The problem is, I don’t know what to call it. Except that’s not the only problem.
I started it ten years ago. And five years ago. And two years ago and again last year, this year, as it’s not quite the end of this one, but there’s a thing I do at the end of the year that I’ve done for a long time now. I drive to a field where once there were 3,500 people, every one of them younger than I am now, some of them a third my age and younger.
I get out of my car and read their names off the stones that record them. Sometimes it’s been in this thin winter daylight, more often I only remember at the last moment and the field is in the wrong direction and it’s Christmas and there’s stuff to do and anywya, usually it’s raining.
I go to this field anyway and read their names out loud. So that they aren’t forgotten at the side of this road that used to be their perimeter track, that ran around the ends of the three runways that used to be here. It takes a while to read the eighty-two names written on these stones and get the names right, most of them Anglo, but a lot of them Hispanic, a few more of them German, here on these stones at the edge of an American airfield, in the rain, somewhere in Suffolk.

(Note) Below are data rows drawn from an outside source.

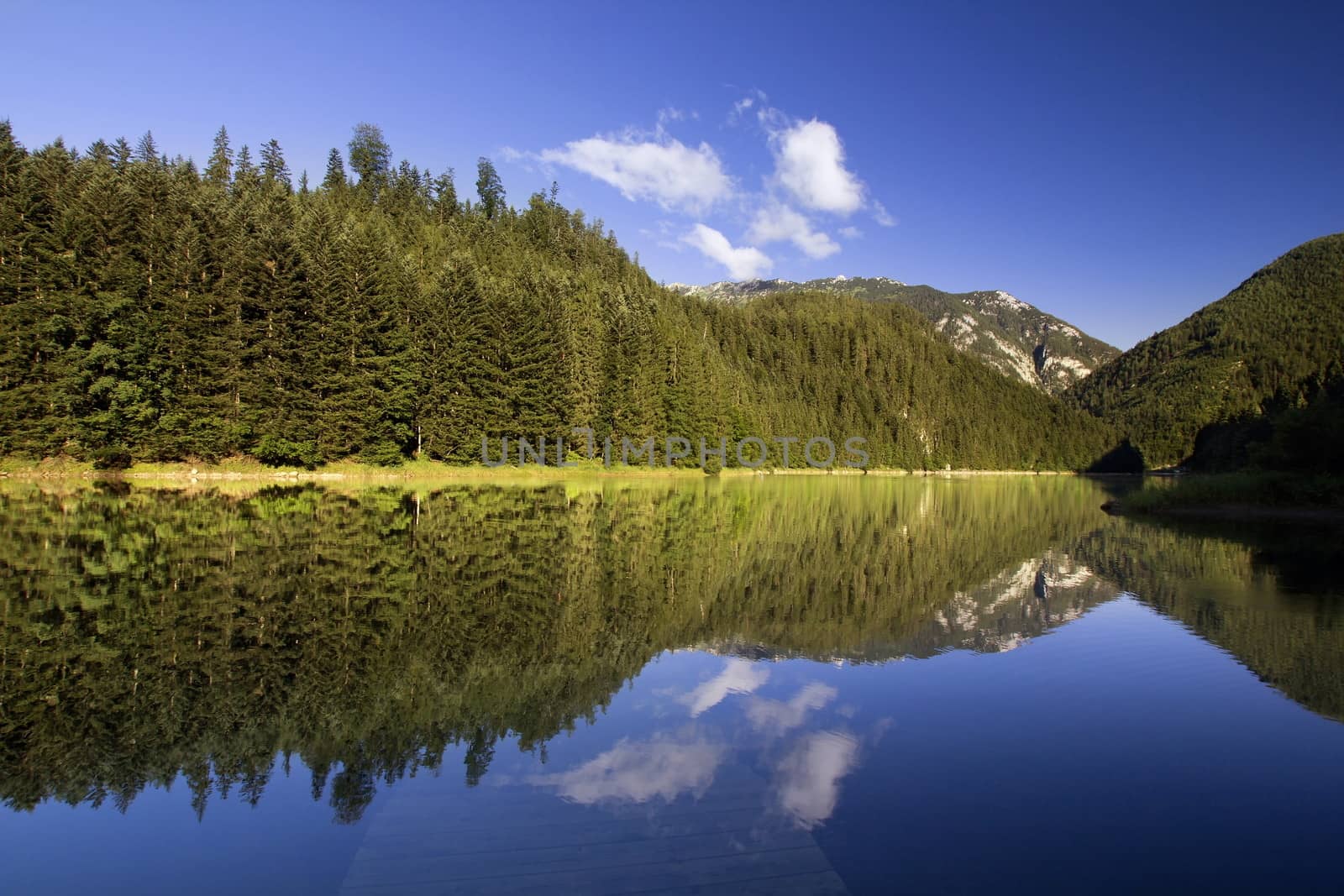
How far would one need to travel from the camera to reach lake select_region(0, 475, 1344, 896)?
5.21 metres

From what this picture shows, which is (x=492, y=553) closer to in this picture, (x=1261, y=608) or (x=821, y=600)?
(x=821, y=600)

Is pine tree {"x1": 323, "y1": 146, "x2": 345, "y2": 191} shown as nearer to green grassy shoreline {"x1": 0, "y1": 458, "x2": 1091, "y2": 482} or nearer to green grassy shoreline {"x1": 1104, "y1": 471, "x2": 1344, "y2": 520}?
green grassy shoreline {"x1": 0, "y1": 458, "x2": 1091, "y2": 482}

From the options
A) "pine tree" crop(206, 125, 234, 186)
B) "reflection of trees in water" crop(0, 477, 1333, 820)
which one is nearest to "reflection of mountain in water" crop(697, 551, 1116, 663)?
"reflection of trees in water" crop(0, 477, 1333, 820)

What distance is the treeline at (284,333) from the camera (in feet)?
144

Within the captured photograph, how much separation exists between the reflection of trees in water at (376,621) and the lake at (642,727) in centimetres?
7

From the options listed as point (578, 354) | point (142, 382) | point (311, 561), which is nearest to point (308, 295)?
point (142, 382)

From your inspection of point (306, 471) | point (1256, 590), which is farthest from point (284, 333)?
point (1256, 590)

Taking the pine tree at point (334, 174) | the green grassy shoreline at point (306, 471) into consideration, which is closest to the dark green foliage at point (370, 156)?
the pine tree at point (334, 174)

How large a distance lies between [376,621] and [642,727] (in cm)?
580

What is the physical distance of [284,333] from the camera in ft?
167

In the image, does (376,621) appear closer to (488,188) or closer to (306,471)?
(306,471)

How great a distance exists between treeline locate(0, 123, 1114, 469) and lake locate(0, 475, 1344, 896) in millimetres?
32777

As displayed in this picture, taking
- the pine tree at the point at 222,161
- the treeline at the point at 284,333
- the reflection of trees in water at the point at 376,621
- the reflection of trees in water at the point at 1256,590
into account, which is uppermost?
the pine tree at the point at 222,161

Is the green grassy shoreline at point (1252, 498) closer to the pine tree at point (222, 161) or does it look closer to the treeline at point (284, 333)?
the treeline at point (284, 333)
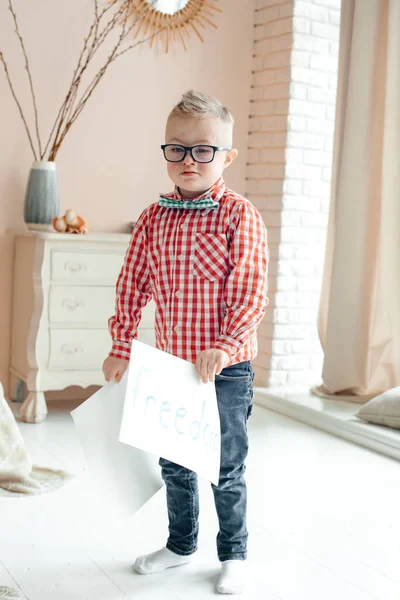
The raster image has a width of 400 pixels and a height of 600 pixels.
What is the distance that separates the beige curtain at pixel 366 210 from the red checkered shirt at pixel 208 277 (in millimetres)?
1903

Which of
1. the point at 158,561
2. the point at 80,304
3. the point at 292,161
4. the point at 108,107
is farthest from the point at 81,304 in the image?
the point at 158,561

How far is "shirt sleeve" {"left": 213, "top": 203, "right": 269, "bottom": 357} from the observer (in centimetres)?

So maybe this year will be the year I finally write it, if I can, and tell the story of how the eighty-third name, the one not written on these stones, the one I have to add now because he went to join the others gone before, missed his transport back from a dance and had to walk back to base, all twenty-two miles from Ipswich, along roads that don’t exist now, past houses that didn’t exist then. Tracing the route has been difficult, not least as maps back then didn’t show airfields, and didn’t for a long time after the war. I think I know the way now. I’ve walked half of it, albeit in two stages, Ipswich to Woodbridge, then later, Woodbridge to Glemham the old way, through Melton and Wickham Market, the way the road ran then. Maybe this year. Because I said I would.